Sob o sol de outono, claro e morno, ele vestia apenas uma camiseta azul marinho com um arco-íris em forma de "U" ao contrário, cueca branca e todos aqueles pelos indicando a direção do vento. Ela usava boina vermelha, cachecol xadrez e óculos escuros. Sentou na proa para admirar umas libélulas que brilhavam mesmo não estando escuro. Ele teve que ficar mais atrás, tinham que se equilibrar para não virar o pequeno veleiro de folha de caderno.
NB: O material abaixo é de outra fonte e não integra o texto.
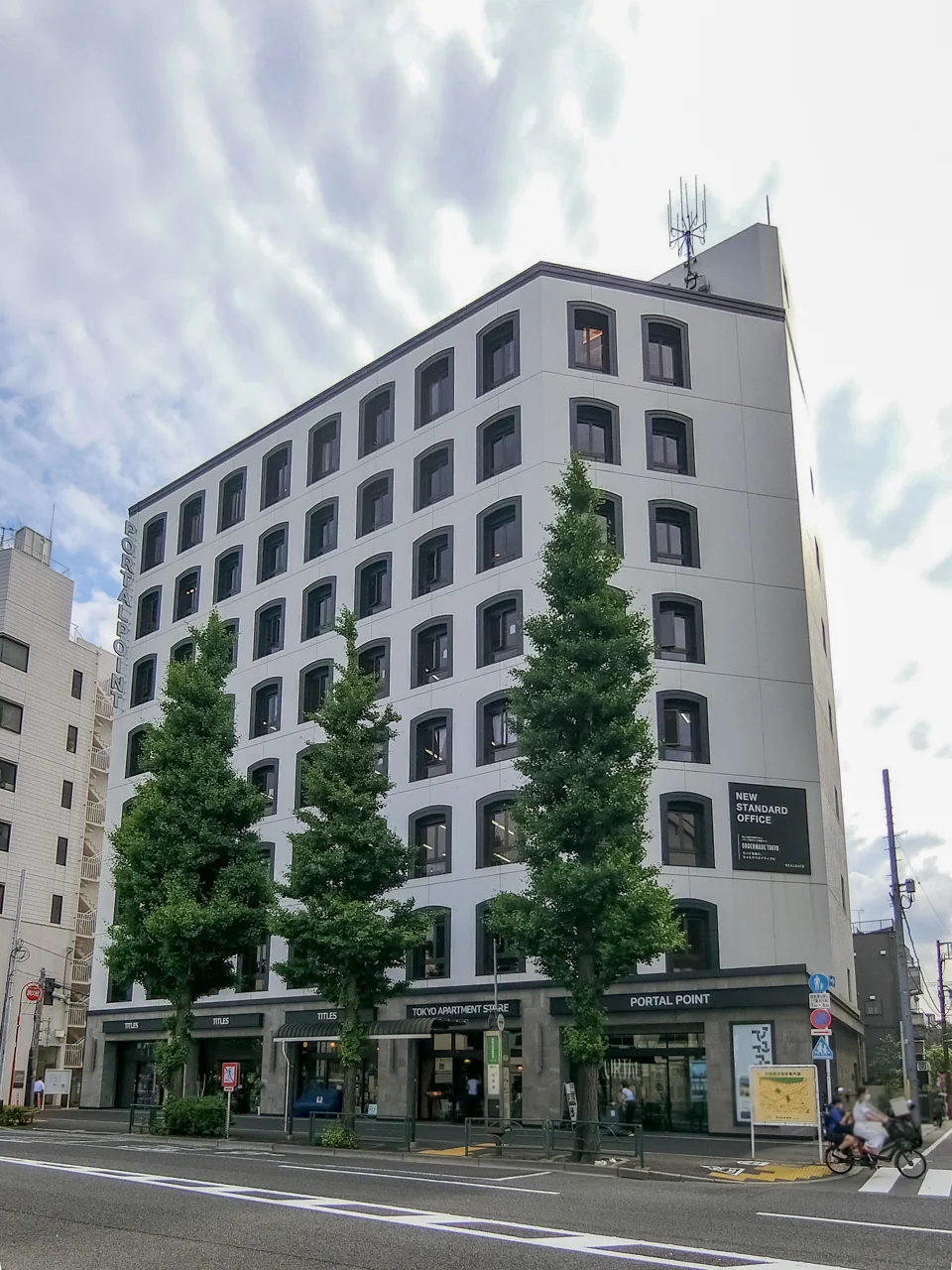 PORTAL POINT HARAJUKU(ポータルポイント原宿) 2 外観 1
No mar de indagações e pensamentos ele veleja à deriva em seu barquinho de papel. Nunca soube aonde ir e nunca entendeu porque deveria saber, ou o que fazer ou porque ter que escolher. Assim, atirou o único remo ao mar, por entender que aquilo não fazia sentido. Não se rema quando não se tem para onde. Em troca, o mar devolveu um canivete de pirata, que ele conferiu se estava afiado. Sentiu o gostinho de ferro do sangue no dedo, manchando o barco - mas só um pouco.

Ela o acompanhava por crer estar à deriva, porém queria aportar numa praia deserta e virgem, mas ele a lembrou que nada podiam fazer. A abraçou tentando aliviar a frustração da jovem marinheira que queria descer a todo custo, mas está tudo cercado de água gelatinosa. Então começa a chorar.
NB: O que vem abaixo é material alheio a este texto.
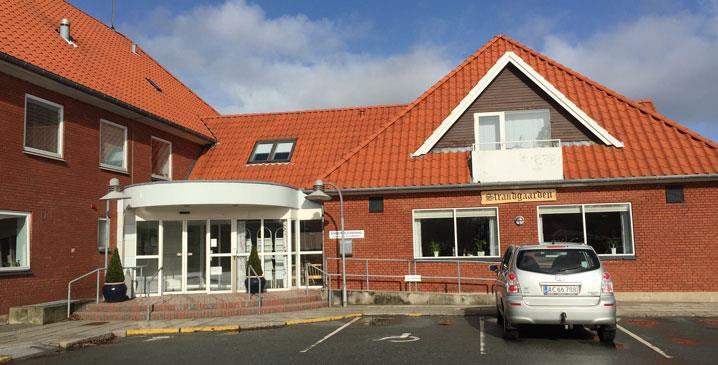 Områdecenter Strandgården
O sol está anunciando o começo do fim da tarde, ela chora levando as mãos aos olhos, refletindo aquele crepúsculo. Espelho de lágrimas. E tudo aquilo é simplesmente lindo. Ele a coloca em seu peito antes que ela suma em choro e molhe todo o pequeno veleiro de folha de caderno.

O mar irritado e enciumado por não ser dono daquelas águas não os quer mais ali e empurra com ondas fortes para qualquer lugar. Até o silêncio, quem em troca permite que se ouça a bússola no peito dela – mas agora já é tarde e as estrelas tão distantes brilham sem razão. Cansados, deitam e sonham o mesmo sonho.





(Até afundar... Ou quem sabe aportar em algum paraíso natural que os dê razão.)